Лютиций задумался. Слово-ключ. Пароль. Фраза, которая откроет люк. Она должна быть связана с Мюнхаузеном, с Элизиумом, со смертью и воскрешением. Может быть, это имя барона? Или название артефакта? Или...
— Говно Мюнхаузена, — сказал он вслух.
Ничего не произошло. Плита осталась неподвижной. Платон смотрел на него с сомнением.
— Может быть, на латыни? — предположил он.
— Может быть. Но я не знаю, как будет «говно» на латыни. Stercus? Fimus? Merda? Это всё не то. Пароль должен быть точным. Таким, каким он был задуман архитектором. Или Корнелиусом. Или самим бароном, если он действительно существует.
— Попробуйте по-немецки, — предложил Платон. — Мюнхаузен был немцем.
— Scheiße des Münchhausen, — произнёс Лютиций.
Плита дрогнула. По мраморной мозаике побежала трещина — не настоящая, а световая, как будто кто-то включил подсветку контура. Гравировка вспыхнула золотом, и буквы начали перестраиваться, складываясь в новую фразу:
«Wer die Wahrheit spricht, wird sterben. Wer lügt, wird leben. Wer beides tut, wird ewig sein».
— «Кто говорит правду — умрёт. Кто лжёт — будет жить. Кто делает и то и другое — будет вечным», — перевёл Платон. — Это что-то вроде загадки.
— Нет, — сказал Лютиций, поднимаясь с колен. — Это не загадка. Это парадокс. Очередной парадокс.

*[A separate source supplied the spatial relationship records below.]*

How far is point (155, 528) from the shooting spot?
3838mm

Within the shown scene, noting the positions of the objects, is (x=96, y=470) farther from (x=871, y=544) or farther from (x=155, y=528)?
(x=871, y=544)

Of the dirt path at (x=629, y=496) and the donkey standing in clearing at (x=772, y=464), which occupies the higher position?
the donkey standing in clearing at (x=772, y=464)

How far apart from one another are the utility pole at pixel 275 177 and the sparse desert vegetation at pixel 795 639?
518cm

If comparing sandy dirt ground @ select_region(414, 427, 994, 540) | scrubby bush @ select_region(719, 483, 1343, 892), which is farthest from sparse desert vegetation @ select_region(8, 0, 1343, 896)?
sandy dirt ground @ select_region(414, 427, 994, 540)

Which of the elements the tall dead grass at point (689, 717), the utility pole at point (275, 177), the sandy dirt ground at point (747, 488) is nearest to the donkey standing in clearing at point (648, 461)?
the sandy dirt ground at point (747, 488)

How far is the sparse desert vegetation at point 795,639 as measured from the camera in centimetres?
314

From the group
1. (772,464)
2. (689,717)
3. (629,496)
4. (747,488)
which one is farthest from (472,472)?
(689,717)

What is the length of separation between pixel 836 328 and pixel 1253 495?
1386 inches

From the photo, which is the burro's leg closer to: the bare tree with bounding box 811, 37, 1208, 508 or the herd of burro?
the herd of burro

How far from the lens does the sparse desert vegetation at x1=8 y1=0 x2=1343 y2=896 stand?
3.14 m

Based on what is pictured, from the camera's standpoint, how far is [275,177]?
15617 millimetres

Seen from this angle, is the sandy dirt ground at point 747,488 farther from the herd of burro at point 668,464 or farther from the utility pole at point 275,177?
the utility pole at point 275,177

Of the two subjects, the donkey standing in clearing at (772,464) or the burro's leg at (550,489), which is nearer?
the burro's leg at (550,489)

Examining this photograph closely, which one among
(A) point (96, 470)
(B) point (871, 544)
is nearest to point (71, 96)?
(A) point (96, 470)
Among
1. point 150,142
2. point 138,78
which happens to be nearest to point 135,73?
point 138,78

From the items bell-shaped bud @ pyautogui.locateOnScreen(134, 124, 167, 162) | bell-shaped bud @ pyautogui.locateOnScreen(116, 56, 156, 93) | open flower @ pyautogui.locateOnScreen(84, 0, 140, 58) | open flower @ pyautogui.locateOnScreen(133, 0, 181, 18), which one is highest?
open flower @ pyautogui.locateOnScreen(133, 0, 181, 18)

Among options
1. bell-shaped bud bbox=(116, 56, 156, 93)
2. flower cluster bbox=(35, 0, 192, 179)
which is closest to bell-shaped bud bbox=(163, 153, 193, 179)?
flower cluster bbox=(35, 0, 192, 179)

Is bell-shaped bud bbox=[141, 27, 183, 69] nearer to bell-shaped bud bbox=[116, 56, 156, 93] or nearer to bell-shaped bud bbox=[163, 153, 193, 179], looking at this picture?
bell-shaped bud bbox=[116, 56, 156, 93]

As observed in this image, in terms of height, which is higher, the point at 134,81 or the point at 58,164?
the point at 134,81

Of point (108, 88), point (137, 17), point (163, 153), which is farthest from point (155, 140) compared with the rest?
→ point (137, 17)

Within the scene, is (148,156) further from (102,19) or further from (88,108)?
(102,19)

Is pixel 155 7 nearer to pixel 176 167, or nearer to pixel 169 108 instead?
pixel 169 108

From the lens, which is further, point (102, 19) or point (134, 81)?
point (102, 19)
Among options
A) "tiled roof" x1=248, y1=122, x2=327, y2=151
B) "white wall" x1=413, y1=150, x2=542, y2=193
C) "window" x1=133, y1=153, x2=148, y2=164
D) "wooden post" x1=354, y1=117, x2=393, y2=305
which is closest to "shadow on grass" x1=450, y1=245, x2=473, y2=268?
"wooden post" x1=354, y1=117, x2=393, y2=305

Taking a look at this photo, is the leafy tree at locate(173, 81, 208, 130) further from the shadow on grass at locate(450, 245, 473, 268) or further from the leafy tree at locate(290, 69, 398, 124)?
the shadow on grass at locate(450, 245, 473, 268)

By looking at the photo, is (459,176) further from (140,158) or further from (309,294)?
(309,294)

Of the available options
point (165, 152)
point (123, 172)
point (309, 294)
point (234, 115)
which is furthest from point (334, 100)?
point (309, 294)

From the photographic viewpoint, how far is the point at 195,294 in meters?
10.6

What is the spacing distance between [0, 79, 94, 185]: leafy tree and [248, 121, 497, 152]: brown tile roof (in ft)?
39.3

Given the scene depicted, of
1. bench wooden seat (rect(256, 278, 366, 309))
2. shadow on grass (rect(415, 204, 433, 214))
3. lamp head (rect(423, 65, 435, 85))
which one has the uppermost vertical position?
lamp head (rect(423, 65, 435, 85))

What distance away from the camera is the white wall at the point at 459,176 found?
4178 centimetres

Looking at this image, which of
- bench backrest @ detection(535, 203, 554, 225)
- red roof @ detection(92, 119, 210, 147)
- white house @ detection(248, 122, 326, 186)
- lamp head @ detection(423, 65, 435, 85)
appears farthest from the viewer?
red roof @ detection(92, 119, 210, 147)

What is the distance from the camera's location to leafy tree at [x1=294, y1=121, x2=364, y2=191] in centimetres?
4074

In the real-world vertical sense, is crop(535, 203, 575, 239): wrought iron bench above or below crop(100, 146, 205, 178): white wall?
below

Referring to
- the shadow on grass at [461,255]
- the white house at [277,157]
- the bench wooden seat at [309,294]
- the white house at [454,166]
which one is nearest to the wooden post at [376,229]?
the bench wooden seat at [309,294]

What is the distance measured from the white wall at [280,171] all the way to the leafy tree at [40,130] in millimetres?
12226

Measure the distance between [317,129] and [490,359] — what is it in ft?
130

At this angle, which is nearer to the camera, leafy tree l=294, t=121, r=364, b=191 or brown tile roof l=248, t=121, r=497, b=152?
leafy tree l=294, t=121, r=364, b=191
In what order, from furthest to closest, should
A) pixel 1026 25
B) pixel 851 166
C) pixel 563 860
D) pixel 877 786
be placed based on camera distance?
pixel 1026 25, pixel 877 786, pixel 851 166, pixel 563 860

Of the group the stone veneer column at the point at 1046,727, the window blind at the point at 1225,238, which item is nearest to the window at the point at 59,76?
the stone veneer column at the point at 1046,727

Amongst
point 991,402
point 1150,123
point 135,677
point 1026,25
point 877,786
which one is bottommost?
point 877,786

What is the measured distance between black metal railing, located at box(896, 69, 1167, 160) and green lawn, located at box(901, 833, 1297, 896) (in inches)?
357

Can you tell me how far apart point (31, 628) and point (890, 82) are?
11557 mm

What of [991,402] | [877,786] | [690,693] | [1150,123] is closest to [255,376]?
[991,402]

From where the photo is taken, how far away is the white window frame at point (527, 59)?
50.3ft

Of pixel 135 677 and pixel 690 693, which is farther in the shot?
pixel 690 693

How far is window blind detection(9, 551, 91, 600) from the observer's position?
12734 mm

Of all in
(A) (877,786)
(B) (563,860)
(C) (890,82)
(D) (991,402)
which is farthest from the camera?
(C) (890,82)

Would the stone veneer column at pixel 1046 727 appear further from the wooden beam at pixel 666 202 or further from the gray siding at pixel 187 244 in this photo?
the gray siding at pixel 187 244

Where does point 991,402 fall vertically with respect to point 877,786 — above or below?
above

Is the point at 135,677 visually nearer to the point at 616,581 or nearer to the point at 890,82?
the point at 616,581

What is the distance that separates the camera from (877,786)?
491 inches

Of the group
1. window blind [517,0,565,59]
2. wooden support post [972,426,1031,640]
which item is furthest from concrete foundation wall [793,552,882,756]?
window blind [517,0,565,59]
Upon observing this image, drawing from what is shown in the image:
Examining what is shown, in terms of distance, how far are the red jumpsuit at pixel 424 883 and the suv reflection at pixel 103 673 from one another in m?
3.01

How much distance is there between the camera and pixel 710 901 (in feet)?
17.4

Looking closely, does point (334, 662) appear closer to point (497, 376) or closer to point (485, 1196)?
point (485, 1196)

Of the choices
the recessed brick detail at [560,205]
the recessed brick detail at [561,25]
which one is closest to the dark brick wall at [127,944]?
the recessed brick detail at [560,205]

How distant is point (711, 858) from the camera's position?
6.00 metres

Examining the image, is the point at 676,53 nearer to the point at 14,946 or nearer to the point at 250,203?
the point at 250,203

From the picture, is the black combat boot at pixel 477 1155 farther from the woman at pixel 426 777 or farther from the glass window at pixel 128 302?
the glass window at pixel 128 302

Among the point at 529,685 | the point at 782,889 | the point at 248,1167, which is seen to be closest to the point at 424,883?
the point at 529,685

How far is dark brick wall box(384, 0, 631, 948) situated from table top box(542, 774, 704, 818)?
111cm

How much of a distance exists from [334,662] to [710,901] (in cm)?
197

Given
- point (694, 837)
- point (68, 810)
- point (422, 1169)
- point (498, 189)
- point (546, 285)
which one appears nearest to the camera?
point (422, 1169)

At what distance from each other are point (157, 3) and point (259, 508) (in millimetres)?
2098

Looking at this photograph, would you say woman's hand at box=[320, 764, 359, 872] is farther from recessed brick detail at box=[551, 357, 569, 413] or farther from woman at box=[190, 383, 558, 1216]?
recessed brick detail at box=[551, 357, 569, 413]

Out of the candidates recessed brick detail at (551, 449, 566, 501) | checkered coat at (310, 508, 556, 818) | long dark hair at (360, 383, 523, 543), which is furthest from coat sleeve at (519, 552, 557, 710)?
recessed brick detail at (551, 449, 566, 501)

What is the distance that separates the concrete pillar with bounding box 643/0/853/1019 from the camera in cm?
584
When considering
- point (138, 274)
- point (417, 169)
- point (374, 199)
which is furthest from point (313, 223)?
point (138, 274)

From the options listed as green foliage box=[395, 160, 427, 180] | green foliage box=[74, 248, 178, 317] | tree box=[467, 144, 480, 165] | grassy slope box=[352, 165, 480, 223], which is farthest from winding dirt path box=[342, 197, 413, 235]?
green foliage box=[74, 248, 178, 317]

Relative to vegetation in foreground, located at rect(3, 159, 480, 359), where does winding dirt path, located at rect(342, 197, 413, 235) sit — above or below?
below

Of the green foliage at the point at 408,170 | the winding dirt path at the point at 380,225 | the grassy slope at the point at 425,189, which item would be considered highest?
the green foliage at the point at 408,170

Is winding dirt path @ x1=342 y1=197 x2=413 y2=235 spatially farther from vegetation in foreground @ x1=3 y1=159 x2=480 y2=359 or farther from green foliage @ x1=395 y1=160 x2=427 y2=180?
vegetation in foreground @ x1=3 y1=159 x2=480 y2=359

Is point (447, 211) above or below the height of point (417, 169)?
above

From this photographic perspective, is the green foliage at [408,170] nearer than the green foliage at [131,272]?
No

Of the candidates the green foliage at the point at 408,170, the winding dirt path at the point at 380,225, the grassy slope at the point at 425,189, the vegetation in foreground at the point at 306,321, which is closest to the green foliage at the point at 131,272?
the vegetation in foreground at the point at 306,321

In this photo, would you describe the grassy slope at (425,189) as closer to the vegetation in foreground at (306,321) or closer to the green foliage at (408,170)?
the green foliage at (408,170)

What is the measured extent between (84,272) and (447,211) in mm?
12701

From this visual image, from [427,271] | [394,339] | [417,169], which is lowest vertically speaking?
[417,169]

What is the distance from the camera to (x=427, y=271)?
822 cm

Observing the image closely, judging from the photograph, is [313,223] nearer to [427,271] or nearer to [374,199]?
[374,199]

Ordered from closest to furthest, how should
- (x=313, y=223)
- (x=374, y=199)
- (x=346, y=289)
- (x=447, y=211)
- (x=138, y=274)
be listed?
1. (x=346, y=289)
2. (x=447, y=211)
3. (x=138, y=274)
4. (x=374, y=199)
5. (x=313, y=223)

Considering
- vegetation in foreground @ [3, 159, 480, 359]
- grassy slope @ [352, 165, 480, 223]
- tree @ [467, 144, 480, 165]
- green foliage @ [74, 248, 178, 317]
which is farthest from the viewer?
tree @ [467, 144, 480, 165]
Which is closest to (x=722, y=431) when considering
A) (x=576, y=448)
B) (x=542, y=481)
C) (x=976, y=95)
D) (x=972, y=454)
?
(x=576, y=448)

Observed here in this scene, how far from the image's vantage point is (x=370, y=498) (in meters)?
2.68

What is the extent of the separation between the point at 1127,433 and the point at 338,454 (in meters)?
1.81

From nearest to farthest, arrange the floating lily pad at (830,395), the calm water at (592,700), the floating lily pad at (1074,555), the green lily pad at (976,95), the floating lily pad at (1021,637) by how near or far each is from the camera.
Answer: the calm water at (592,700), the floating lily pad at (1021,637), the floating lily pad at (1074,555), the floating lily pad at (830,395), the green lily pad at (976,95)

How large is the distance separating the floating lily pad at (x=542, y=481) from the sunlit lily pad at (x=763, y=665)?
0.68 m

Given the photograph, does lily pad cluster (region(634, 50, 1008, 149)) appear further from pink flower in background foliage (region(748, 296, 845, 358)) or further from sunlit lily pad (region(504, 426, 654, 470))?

Он смотрел на светящуюся надпись и чувствовал, как в голове закипает мысль. Парадокс был сформулирован изящно, но в нём чувствовался подвох. «Кто говорит правду — умрёт». Это согласовывалось с историей об артефакте: человек, который не может врать, умирает через три дня. «Кто лжёт — будет жить». Это тоже логично: ложь — это защитный механизм, способ выживания. Но «кто делает и то и другое — будет вечным»? Что это значит? Как можно одновременно говорить правду и лгать? Это же логическое противоречие.